Habits I need to make:
- Crunches. I can drop and give 10, but somehow its SO much harder to roll over onto my back and do 25 crunches. I don't know why. Its easier for me to physically do crunches than pushups, so why am I so lazy about them?
- Evening points. What is it about the hours after I log off work that make it suddenly so hard to stay on the plan? The lure of a glass of wine haunts me; friends invite me over at the last minute for a delicious meal of chicken and potatoes. Tiramisu was on SALE, DAMMIT. I have to start being honest with myself that this is my "big eats" time, and make the hard choice: 1) recognize that I have little control over evening eating, and restrict myself during the mornings and afternoons to mitigate points, or 2) push myself to have the discipline to keep myself under my points in the evening, even if it means abstaining from certain things - like, my friends, or a glass of wine, or OMG TIRAMISU. I just don't know. Cut back in the morning to balance the night, or vice versa?
- The dog. She needs excercise. Cesar Milan says so. I believe the man, for he is amazing.
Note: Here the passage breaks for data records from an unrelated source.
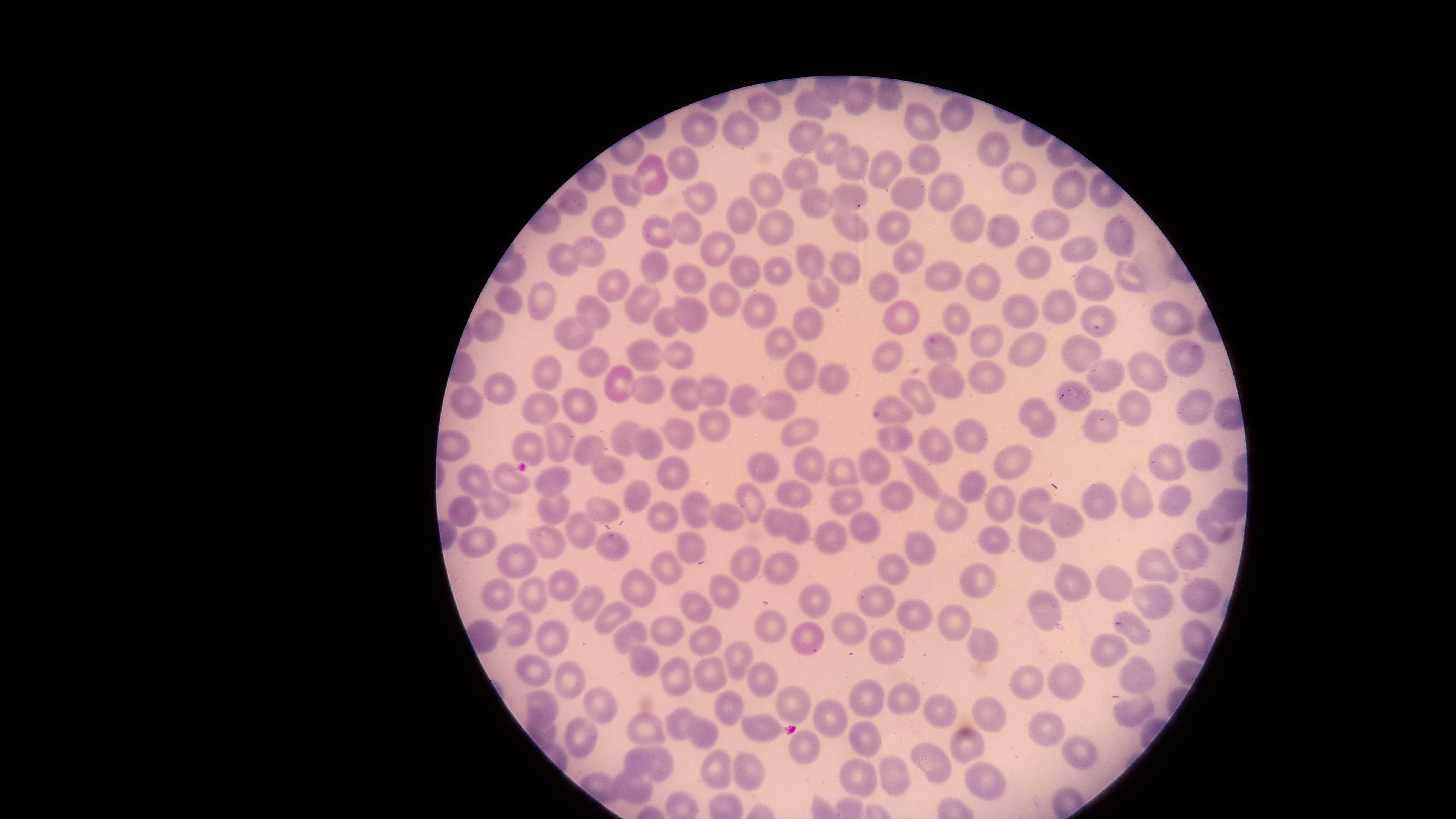
{
  "stain": "Giemsa",
  "presence": "no malaria parasites identified",
  "visible_region": "circular",
  "preparation": "thin smear of blood",
  "field_of_view": "single",
  "capture": "smartphone photograph through the microscope eyepiece",
  "image_size": "1456×819 pixels",
  "uninfected_red_blood_cells": "approximate marker points as {x, y} in pixels: {892, 97}, {855, 98}, {762, 99}, {812, 103}, {961, 114}, {918, 123}, {739, 132}, {708, 133}, {807, 137}, {991, 144}, {825, 151}, {924, 158}, {680, 162}, {883, 166}, {849, 167}, {799, 170}, {646, 175}, {1026, 176}, {761, 184}, {618, 188}, {1073, 191}, {913, 192}, {953, 192}, {693, 197}, {859, 198}, {819, 202}, {576, 206}, {744, 215}, {969, 220}, {1047, 220}, {608, 223}, {846, 225}, {892, 227}, {777, 230}, {685, 231}, {1121, 233}, {666, 234}, {1007, 236}, {714, 247}, {590, 252}, {912, 252}, {1079, 254}, {559, 255}, {812, 255}, {843, 262}, {1043, 262}, {654, 268}, {778, 268}, {745, 270}, {948, 273}, {1131, 274}, {692, 275}, {614, 283}, {886, 284}, {988, 284}, {1099, 286}, {823, 295}, {505, 300}, {725, 300}, {761, 300}, {547, 303}, {648, 303}, {1067, 307}, {593, 309}, {697, 312}, {1029, 314}, {906, 316}, {955, 316}, {1162, 316}, {488, 320}, {804, 320}, {667, 321}, {1087, 326}, {568, 329}, {993, 337}, {781, 342}, {941, 344}, {1033, 344}, {676, 349}, {1083, 353}, {1191, 354}, {646, 355}, {892, 358}, {589, 359}, {543, 368}, {1142, 370}, {798, 371}, {1115, 372}, {989, 374}, {833, 375}, {950, 376}, {621, 384}, {709, 386}, {503, 388}, {651, 392}, {922, 395}, {691, 396}, {744, 396}, {1074, 396}, {458, 401}, {778, 402}, {538, 406}, {1133, 406}, {1195, 408}, {584, 409}, {891, 409}, {1038, 414}, {709, 423}, {1094, 426}, {680, 431}, {974, 431}, {808, 432}, {555, 435}, {627, 435}, {897, 440}, {587, 444}, {932, 444}, {449, 445}, {650, 445}, {526, 447}, {1204, 455}, {1165, 457}, {759, 462}, {1015, 463}, {878, 467}, {814, 469}, {844, 469}, {604, 472}, {673, 474}, {926, 479}, {511, 482}, {558, 482}, {977, 483}, {472, 485}, {636, 490}, {785, 491}, {900, 495}, {845, 497}, {1003, 497}, {1131, 498}, {1227, 501}, {757, 502}, {1097, 503}, {552, 504}, {1041, 504}, {490, 505}, {1175, 505}, {601, 506}, {462, 511}, {693, 513}, {729, 515}, {953, 515}, {1066, 517}, {664, 518}, {864, 520}, {770, 521}, {1211, 523}, {800, 528}, {833, 532}, {990, 534}, {583, 535}, {688, 536}, {548, 538}, {1033, 542}, {482, 543}, {617, 545}, {918, 549}, {1185, 551}, {517, 557}, {1158, 561}, {745, 563}, {780, 563}, {898, 569}, {663, 570}, {975, 579}, {1072, 579}, {1112, 581}, {563, 582}, {719, 587}, {497, 591}, {642, 591}, {533, 592}, {1200, 597}, {1150, 599}, {809, 603}, {881, 605}, {590, 606}, {611, 608}, {699, 608}, {1045, 613}, {915, 614}, {953, 619}, {849, 625}, {1132, 625}, {771, 628}, {525, 632}, {663, 632}, {808, 633}, {546, 634}, {622, 637}, {702, 637}, {983, 643}, {884, 647}, {1109, 652}, {733, 659}, {642, 664}, {1148, 670}, {527, 671}, {715, 671}, {673, 672}, {764, 674}, {1063, 675}, {565, 677}, {1021, 682}, {869, 695}, {602, 697}, {801, 700}, {906, 700}, {728, 704}, {545, 705}, {937, 713}, {1132, 714}, {833, 715}, {986, 716}, {758, 725}, {679, 727}, {1048, 727}, {578, 729}, {649, 729}, {543, 730}, {860, 735}, {705, 737}, {966, 744}, {800, 747}, {1080, 751}, {629, 756}, {930, 756}, {660, 762}, {712, 768}, {853, 768}, {891, 770}, {748, 776}, {978, 779}, {633, 790}"
}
Yes, I totally bought into that dog whisperer stuff. It works, ok?
- Meditation. No, not that whole yogic "ommmm" stuff. But sometimes I need to stop, sit still, close my eyes, and consciously remind myself about who I am. And, what I'm not. I'm not a number on a scale, or a size pant, or a sandwich, or a bowl of soup, or an ideal of something I'll never be. I'm a good person, and a good friend, a hard worker, a dog lover, a great cook. I'm doing this for myself, for my health, for my knees and my heart, and for a life I want to live in full.
Its easy to get down on yourself and give up. I'm going to try to make it a habit to perservere.